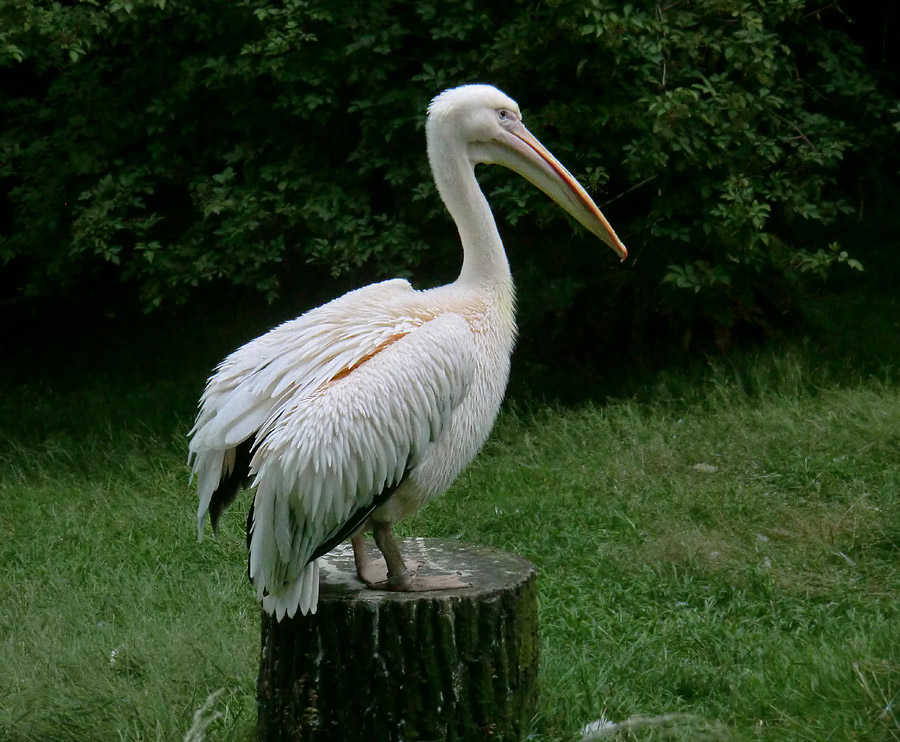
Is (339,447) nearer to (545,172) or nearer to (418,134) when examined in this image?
(545,172)

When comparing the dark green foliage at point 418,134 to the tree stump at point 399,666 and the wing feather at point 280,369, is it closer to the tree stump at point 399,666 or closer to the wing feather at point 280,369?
the wing feather at point 280,369

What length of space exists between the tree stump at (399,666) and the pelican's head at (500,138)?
3.81 feet

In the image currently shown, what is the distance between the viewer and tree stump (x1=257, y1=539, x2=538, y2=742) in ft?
10.4

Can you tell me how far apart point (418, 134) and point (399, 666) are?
4035mm

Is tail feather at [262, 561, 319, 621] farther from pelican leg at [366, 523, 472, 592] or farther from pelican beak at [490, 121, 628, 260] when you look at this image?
pelican beak at [490, 121, 628, 260]

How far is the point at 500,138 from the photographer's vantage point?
3.62 meters

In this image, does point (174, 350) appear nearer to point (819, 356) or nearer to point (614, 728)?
point (819, 356)

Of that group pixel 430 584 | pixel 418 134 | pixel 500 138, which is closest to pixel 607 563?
pixel 430 584

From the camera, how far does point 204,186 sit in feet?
21.6

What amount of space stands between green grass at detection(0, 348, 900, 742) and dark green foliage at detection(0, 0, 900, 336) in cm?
87

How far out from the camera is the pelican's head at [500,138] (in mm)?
3551

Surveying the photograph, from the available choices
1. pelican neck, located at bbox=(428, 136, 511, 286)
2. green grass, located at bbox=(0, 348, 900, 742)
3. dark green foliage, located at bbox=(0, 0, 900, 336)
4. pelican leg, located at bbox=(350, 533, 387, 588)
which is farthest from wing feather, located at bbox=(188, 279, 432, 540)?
dark green foliage, located at bbox=(0, 0, 900, 336)

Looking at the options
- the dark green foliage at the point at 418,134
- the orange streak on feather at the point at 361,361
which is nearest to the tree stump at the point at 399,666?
the orange streak on feather at the point at 361,361

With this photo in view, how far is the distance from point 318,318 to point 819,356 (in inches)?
160
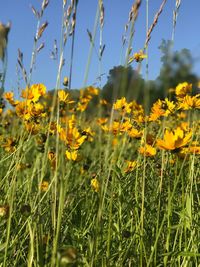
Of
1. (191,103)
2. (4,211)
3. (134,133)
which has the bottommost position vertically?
(4,211)

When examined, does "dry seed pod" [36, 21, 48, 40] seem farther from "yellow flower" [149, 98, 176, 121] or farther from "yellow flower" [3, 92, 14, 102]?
"yellow flower" [3, 92, 14, 102]

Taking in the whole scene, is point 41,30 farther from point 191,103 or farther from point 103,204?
point 191,103

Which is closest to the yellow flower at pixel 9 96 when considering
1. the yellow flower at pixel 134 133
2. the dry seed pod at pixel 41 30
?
the yellow flower at pixel 134 133

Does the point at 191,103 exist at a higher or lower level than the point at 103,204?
higher

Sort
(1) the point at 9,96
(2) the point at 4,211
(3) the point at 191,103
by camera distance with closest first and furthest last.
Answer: (2) the point at 4,211 → (3) the point at 191,103 → (1) the point at 9,96

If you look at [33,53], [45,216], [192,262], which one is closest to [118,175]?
[45,216]

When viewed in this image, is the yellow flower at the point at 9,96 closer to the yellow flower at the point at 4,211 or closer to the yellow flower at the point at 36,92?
the yellow flower at the point at 36,92

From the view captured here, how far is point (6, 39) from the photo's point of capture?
0.95 meters

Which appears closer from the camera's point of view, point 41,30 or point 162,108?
point 41,30

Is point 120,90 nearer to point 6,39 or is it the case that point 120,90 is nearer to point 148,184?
point 6,39

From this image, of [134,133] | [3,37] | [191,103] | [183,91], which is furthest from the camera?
[183,91]

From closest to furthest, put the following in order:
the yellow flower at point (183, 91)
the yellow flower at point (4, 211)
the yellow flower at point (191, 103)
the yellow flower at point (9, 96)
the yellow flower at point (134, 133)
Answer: the yellow flower at point (4, 211) → the yellow flower at point (191, 103) → the yellow flower at point (134, 133) → the yellow flower at point (183, 91) → the yellow flower at point (9, 96)

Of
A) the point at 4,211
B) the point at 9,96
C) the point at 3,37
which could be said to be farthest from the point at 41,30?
the point at 9,96

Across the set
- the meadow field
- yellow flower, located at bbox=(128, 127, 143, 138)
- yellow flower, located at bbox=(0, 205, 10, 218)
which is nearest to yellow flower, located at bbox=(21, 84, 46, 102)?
the meadow field
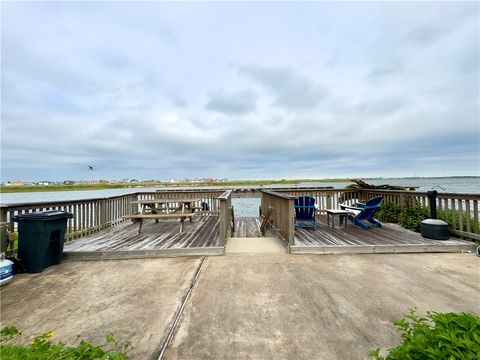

•••

Turn all of the data above into a numbered list with one line per number. Skip the blank lines and leave out the pictures.

1. Is (339,447) nearer to (545,172) or nearer to (418,134) when examined in this image?
2. (545,172)
3. When comparing the dark green foliage at point 418,134 to the tree stump at point 399,666 and the wing feather at point 280,369, is it closer to the tree stump at point 399,666 or closer to the wing feather at point 280,369?
4. the wing feather at point 280,369
5. What length of space exists between the tree stump at (399,666) and the pelican's head at (500,138)?
6. 3.81 feet
7. In the image currently shown, what is the distance between the viewer and tree stump (x1=257, y1=539, x2=538, y2=742) in ft?
8. 10.4
9. Can you tell me how far apart point (418, 134) and point (399, 666) are?
10. 4035mm
11. Is tail feather at [262, 561, 319, 621] farther from pelican leg at [366, 523, 472, 592] or farther from pelican beak at [490, 121, 628, 260] when you look at this image?
12. pelican beak at [490, 121, 628, 260]
13. How far is the point at 500,138 from the photographer's vantage point?
14. 3.62 meters
15. In this image, does point (174, 350) appear nearer to point (819, 356) or nearer to point (614, 728)?
16. point (819, 356)
17. Of that group pixel 430 584 | pixel 418 134 | pixel 500 138, which is closest to pixel 607 563?
18. pixel 430 584
19. From the camera, how far does point 204,186 sit in feet?
20. 21.6
21. What amount of space stands between green grass at detection(0, 348, 900, 742) and dark green foliage at detection(0, 0, 900, 336) in cm?
22. 87
23. How far out from the camera is the pelican's head at [500,138] (in mm)?
24. 3551
25. Surveying the photograph, from the available choices
26. 1. pelican neck, located at bbox=(428, 136, 511, 286)
27. 2. green grass, located at bbox=(0, 348, 900, 742)
28. 3. dark green foliage, located at bbox=(0, 0, 900, 336)
29. 4. pelican leg, located at bbox=(350, 533, 387, 588)
30. which is farthest from wing feather, located at bbox=(188, 279, 432, 540)?
31. dark green foliage, located at bbox=(0, 0, 900, 336)
32. Looking at the options
33. - the dark green foliage at the point at 418,134
34. - the orange streak on feather at the point at 361,361
35. which is nearest to the tree stump at the point at 399,666?
36. the orange streak on feather at the point at 361,361
37. With this photo in view, how far is the distance from point 318,318 to point 819,356 (in inches)?
38. 160
39. Of
40. 1. (191,103)
41. 2. (4,211)
42. 3. (134,133)
43. which has the bottommost position vertically?
44. (4,211)
45. When examined, does "dry seed pod" [36, 21, 48, 40] seem farther from "yellow flower" [149, 98, 176, 121] or farther from "yellow flower" [3, 92, 14, 102]?
46. "yellow flower" [3, 92, 14, 102]
47. Taking in the whole scene, is point 41,30 farther from point 191,103 or farther from point 103,204?
48. point 191,103
49. Which is closest to the yellow flower at pixel 9 96 when considering
50. 1. the yellow flower at pixel 134 133
51. 2. the dry seed pod at pixel 41 30
52. ?
53. the yellow flower at pixel 134 133
54. Does the point at 191,103 exist at a higher or lower level than the point at 103,204?
55. higher
56. Sort
57. (1) the point at 9,96
58. (2) the point at 4,211
59. (3) the point at 191,103
60. by camera distance with closest first and furthest last.
61. Answer: (2) the point at 4,211 → (3) the point at 191,103 → (1) the point at 9,96
62. If you look at [33,53], [45,216], [192,262], which one is closest to [118,175]?
63. [45,216]
64. When viewed in this image, is the yellow flower at the point at 9,96 closer to the yellow flower at the point at 4,211 or closer to the yellow flower at the point at 36,92?
65. the yellow flower at the point at 36,92
66. From the view captured here, how far is point (6, 39) from the photo's point of capture?
67. 0.95 meters
68. Which appears closer from the camera's point of view, point 41,30 or point 162,108?
69. point 41,30
70. Is point 120,90 nearer to point 6,39 or is it the case that point 120,90 is nearer to point 148,184?
71. point 6,39
72. From this image, of [134,133] | [3,37] | [191,103] | [183,91], which is furthest from the camera?
73. [183,91]
74. From closest to furthest, put the following in order:
75. the yellow flower at point (183, 91)
76. the yellow flower at point (4, 211)
77. the yellow flower at point (191, 103)
78. the yellow flower at point (9, 96)
79. the yellow flower at point (134, 133)
80. Answer: the yellow flower at point (4, 211) → the yellow flower at point (191, 103) → the yellow flower at point (134, 133) → the yellow flower at point (183, 91) → the yellow flower at point (9, 96)
81. Of
82. A) the point at 4,211
83. B) the point at 9,96
84. C) the point at 3,37
85. which could be said to be farthest from the point at 41,30?
86. the point at 9,96
87. Across the set
88. - the meadow field
89. - yellow flower, located at bbox=(128, 127, 143, 138)
90. - yellow flower, located at bbox=(0, 205, 10, 218)
91. which is nearest to yellow flower, located at bbox=(21, 84, 46, 102)?
92. the meadow field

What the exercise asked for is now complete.